— Task description —
Find every line of the data below that has "width" in it. Reply with the number only.

Plain-text document sources
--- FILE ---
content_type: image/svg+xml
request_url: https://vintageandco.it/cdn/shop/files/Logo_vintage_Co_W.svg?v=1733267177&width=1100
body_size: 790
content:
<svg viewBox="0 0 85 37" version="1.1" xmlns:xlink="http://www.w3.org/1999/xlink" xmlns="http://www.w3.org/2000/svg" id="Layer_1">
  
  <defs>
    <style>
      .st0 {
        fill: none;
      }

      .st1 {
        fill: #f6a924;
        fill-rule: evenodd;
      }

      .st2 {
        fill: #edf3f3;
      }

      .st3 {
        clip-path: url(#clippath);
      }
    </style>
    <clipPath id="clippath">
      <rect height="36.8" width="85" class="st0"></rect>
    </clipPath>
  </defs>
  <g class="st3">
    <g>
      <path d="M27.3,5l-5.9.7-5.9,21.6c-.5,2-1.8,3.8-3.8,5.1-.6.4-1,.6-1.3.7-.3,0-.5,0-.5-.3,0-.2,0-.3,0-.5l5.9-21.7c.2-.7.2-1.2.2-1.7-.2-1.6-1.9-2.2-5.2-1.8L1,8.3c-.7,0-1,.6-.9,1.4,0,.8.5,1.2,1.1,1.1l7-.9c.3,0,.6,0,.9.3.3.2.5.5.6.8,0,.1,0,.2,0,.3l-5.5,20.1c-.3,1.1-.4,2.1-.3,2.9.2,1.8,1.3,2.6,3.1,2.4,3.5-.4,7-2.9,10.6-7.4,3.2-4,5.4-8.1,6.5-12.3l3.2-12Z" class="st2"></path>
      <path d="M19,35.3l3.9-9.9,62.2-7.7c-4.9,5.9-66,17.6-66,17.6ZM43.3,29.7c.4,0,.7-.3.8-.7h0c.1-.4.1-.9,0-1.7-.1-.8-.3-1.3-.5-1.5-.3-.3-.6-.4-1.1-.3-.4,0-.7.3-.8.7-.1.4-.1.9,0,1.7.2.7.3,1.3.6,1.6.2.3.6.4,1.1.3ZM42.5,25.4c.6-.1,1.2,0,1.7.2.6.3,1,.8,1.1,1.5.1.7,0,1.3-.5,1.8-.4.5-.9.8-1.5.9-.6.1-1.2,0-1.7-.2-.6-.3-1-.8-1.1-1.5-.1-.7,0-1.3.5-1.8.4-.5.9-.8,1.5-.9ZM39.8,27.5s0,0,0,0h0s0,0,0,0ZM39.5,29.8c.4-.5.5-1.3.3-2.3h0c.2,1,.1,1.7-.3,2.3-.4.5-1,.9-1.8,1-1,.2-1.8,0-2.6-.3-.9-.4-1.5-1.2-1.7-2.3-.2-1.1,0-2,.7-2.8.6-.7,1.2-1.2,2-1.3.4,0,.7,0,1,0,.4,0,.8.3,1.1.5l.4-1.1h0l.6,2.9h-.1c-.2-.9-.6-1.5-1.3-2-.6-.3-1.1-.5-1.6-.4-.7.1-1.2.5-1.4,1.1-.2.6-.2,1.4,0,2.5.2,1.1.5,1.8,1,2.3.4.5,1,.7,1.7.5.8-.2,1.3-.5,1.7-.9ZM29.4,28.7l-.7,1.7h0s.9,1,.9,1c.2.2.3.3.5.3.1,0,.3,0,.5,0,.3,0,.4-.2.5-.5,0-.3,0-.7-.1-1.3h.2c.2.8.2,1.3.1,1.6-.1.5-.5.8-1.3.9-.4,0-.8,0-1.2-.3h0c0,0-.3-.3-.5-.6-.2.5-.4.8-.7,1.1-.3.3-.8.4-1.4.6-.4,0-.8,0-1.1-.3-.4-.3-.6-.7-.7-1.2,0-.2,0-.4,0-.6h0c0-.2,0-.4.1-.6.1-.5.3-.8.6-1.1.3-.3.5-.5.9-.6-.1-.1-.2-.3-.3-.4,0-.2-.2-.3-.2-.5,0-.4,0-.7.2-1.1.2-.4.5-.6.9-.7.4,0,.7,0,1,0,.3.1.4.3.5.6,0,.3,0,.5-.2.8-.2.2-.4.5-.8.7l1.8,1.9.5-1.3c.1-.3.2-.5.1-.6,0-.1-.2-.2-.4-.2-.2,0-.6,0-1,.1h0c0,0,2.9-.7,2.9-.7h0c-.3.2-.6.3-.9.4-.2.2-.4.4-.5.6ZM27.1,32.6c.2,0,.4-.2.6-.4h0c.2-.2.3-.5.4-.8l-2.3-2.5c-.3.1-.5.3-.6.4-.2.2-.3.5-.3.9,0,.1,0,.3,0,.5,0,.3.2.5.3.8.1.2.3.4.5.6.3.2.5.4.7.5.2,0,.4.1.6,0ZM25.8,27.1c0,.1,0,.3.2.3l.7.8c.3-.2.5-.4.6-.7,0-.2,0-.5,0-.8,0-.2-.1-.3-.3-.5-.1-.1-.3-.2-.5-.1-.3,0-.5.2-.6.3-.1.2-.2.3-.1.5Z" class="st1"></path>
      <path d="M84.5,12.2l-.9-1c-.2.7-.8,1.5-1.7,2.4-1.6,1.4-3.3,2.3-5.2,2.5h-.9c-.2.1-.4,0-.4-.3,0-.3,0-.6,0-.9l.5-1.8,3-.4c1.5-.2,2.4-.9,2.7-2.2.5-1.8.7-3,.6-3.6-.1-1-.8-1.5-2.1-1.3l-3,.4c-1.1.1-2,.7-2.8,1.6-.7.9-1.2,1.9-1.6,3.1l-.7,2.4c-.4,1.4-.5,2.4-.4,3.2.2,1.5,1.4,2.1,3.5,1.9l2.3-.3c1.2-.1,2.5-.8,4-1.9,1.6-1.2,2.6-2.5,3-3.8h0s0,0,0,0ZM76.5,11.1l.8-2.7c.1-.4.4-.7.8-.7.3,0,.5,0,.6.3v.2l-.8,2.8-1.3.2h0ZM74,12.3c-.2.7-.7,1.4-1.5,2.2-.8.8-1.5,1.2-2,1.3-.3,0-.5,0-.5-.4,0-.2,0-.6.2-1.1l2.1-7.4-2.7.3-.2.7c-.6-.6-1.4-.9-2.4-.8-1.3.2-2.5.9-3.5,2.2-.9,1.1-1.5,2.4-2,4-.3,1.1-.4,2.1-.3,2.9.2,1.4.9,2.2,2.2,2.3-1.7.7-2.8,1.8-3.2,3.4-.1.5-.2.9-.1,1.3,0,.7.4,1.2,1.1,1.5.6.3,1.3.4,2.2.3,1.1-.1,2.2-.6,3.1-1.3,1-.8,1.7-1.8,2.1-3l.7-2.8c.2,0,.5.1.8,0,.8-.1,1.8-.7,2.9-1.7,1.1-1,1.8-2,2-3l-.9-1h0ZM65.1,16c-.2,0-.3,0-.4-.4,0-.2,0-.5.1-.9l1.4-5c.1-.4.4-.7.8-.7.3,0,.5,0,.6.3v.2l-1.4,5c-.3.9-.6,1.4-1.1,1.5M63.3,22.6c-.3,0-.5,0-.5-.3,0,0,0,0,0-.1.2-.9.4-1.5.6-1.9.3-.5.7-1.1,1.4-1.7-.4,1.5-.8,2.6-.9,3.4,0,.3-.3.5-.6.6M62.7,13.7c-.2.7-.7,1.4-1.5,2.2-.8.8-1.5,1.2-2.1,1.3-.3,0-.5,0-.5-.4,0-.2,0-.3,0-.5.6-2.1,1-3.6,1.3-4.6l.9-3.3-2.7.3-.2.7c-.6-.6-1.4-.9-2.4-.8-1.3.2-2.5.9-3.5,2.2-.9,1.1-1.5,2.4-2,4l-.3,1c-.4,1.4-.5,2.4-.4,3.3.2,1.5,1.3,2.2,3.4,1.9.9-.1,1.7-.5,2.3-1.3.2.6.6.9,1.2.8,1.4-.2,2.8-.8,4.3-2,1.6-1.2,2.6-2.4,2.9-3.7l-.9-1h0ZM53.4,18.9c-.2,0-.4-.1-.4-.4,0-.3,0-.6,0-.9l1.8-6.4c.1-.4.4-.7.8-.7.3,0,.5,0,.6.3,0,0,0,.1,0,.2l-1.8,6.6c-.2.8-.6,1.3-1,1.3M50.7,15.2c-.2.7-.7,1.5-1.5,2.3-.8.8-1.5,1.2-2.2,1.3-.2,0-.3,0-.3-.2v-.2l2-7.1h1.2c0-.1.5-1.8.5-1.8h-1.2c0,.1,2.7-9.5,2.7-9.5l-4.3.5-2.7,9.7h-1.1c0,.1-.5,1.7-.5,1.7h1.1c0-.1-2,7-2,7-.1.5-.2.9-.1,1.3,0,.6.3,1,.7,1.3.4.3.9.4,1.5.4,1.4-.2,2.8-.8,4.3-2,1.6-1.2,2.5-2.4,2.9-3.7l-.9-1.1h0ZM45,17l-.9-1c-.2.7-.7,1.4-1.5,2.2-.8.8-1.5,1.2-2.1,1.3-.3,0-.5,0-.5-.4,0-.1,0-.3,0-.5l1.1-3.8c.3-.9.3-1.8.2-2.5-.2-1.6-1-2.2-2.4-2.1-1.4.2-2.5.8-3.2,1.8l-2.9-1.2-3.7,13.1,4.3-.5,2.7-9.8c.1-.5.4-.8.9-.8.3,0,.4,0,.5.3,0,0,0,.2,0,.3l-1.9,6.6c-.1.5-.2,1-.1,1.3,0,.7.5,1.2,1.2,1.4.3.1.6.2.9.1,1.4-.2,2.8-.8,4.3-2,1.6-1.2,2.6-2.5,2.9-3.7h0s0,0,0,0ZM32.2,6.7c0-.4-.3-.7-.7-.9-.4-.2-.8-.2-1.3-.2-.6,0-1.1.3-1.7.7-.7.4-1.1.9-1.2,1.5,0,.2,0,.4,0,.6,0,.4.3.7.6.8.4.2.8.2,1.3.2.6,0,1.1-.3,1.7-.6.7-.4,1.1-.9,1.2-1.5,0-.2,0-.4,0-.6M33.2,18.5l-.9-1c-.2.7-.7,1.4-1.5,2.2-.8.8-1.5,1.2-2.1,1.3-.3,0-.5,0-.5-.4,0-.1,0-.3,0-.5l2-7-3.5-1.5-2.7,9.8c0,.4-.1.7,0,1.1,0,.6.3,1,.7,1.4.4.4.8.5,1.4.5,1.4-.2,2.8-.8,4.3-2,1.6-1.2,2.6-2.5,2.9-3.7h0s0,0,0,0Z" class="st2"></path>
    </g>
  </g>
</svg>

— Reply to the task —
2